Moquihix pasó a su lado y cruzó el umbral del taller de las alfareras, acompañado por los dos hombres pintados de azul que, como ahora sabía Hoshi’tiwa, eran sacerdotes de Tlaloc, el dios de la lluvia. Estos tenían la costumbre de inspeccionar periódicamente, sin previo aviso, los progresos de las alfareras con las tinajas.

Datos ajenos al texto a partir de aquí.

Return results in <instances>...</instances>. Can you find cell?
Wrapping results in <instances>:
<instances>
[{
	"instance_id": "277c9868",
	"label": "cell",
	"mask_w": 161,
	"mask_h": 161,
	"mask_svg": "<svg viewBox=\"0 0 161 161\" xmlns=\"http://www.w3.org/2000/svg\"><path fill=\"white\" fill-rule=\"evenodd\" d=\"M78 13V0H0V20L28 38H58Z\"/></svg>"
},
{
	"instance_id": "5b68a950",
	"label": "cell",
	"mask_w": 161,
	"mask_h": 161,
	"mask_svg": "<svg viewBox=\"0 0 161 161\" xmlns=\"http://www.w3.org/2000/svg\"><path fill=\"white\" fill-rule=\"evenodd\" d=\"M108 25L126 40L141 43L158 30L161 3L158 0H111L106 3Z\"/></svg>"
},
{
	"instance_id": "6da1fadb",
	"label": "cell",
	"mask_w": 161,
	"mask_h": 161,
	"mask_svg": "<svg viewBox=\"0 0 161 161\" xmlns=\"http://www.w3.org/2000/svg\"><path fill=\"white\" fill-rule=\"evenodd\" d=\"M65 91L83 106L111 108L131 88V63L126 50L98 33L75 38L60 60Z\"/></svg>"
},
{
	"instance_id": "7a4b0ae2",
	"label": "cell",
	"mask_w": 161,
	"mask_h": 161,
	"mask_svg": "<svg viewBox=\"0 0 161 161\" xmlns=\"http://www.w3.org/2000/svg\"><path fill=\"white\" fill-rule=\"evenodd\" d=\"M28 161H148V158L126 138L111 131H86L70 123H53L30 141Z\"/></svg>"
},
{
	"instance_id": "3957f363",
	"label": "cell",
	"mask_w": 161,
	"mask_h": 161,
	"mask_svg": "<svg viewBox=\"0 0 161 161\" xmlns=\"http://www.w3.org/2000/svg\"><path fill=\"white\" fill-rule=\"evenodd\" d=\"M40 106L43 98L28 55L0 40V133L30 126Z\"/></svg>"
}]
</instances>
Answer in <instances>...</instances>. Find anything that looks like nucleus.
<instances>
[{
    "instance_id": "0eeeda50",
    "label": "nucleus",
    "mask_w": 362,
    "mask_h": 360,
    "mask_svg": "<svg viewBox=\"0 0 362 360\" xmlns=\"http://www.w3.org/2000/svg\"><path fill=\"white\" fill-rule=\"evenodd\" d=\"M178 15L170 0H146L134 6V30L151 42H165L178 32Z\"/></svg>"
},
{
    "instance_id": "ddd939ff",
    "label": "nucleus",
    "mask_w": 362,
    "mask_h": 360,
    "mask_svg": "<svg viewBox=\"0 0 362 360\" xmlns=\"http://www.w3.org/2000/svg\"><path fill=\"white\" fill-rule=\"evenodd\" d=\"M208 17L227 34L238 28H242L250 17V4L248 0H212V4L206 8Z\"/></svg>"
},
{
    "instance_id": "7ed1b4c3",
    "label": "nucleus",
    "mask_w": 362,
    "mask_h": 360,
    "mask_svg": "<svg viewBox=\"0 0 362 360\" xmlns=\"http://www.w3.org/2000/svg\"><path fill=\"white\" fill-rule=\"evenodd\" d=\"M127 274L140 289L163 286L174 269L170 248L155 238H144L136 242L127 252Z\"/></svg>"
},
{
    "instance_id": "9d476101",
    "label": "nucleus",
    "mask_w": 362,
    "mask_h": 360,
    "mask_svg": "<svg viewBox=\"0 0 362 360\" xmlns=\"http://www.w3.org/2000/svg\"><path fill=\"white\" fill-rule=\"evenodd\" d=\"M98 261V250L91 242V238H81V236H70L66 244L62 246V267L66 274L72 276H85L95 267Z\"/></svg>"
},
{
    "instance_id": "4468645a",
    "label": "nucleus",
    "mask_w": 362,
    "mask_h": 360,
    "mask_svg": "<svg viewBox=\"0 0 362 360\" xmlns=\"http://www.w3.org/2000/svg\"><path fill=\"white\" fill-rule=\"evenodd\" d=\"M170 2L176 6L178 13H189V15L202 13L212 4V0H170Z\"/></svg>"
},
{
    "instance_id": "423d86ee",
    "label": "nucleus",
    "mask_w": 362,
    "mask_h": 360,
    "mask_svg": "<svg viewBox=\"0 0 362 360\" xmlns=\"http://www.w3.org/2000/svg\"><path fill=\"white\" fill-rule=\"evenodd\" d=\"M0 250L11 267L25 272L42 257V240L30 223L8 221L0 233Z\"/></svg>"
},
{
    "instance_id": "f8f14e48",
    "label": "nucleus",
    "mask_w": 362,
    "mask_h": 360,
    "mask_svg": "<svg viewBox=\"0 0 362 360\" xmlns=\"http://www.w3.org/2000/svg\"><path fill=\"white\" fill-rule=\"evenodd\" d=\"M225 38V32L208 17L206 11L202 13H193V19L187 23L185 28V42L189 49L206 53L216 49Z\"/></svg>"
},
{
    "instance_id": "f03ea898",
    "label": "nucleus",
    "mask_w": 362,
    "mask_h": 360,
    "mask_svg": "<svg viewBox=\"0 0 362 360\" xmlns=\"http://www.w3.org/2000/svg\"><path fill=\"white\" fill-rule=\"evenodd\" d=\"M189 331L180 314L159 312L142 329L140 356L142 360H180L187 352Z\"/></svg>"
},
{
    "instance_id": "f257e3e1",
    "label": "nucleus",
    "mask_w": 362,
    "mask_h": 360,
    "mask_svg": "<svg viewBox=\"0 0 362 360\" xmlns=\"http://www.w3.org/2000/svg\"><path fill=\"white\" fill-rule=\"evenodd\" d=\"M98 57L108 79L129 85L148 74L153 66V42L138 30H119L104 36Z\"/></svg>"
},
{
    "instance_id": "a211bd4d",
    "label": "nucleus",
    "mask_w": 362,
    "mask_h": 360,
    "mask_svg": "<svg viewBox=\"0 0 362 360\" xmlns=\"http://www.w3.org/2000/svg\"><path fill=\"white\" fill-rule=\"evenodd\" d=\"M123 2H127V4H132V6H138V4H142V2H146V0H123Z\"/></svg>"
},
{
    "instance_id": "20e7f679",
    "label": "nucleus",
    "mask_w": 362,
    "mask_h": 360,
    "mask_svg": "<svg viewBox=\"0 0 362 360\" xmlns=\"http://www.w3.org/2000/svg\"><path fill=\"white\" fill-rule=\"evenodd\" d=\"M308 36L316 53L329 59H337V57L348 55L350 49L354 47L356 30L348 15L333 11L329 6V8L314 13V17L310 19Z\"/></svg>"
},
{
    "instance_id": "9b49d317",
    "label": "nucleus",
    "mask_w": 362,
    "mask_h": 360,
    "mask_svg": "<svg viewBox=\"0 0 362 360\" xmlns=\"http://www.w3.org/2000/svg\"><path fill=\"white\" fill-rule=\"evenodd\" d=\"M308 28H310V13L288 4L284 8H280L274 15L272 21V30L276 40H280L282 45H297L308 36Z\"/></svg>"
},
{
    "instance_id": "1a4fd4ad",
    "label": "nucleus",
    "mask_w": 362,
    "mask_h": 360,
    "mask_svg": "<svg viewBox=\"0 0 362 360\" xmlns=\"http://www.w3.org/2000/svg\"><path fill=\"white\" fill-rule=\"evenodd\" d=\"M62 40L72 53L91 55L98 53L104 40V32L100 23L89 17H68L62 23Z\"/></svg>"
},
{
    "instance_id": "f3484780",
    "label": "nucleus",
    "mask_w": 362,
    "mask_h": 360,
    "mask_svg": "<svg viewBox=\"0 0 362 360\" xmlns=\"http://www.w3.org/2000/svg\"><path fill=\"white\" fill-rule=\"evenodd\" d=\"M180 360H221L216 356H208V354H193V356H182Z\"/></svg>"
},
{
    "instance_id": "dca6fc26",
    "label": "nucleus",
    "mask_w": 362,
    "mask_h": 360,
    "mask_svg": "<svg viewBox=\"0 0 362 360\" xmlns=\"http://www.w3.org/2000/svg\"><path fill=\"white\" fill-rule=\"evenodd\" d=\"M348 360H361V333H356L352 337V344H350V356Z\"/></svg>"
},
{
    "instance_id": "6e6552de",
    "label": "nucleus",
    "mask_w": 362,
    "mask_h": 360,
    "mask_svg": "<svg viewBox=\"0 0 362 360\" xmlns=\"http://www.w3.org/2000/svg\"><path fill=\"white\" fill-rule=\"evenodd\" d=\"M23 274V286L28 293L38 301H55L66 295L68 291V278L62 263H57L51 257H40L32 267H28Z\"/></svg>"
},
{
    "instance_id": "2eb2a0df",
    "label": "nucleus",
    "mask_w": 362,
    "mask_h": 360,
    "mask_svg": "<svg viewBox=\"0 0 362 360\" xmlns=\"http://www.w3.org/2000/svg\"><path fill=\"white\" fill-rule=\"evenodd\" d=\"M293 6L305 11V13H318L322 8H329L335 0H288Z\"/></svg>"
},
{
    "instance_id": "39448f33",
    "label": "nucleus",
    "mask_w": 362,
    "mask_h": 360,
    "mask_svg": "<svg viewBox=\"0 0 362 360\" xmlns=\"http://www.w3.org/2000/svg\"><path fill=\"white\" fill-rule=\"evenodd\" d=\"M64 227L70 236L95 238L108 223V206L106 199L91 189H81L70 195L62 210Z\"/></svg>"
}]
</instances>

Aun así, las mujeres intercambiaron nerviosos murmullos mientras se arrodillaban con los rostros pegados al suelo, porque nunca había sucedido antes que el alto oficial en persona acompañara a los sacerdotes.

Moquihix se paseó por el polvoriento taller, estudiando con el ceño fruncido las hileras de jarras, cuencos y figurillas, y después se volvió hacia Tupa, que permanecía de pie pero con los ojos entornados en señal de respeto, y pidió ver las vasijas que había hecho su nueva operaría.

La mujer desplazó de un pie a otro el peso de su cuerpo, que era una carga demasiado pesada para estar mucho tiempo sin repartirla.

—La muchacha no ha hecho vasijas, señor. Aún no está preparada para ese trabajo —dijo.

La orden de Moquihix fue tajante. La muchacha tenía que hacer tinajas para agua de lluvia.

El corazón de Hoshi’tiwa dio un salto de satisfacción. Con aquella orden, Moquihix había sellado su suerte.

Una vez se hubo ido Moquihix, el trabajo se reanudó como antes y nadie mencionó la sorpresa de la visita del alto dignatario. Y, sin embargo, todo el mundo podía notar un cambio en la atmósfera del taller, presente en el espíritu de cada una de las trabajadoras: a Tupa no le gustaba aquel tratamiento especial para la nueva.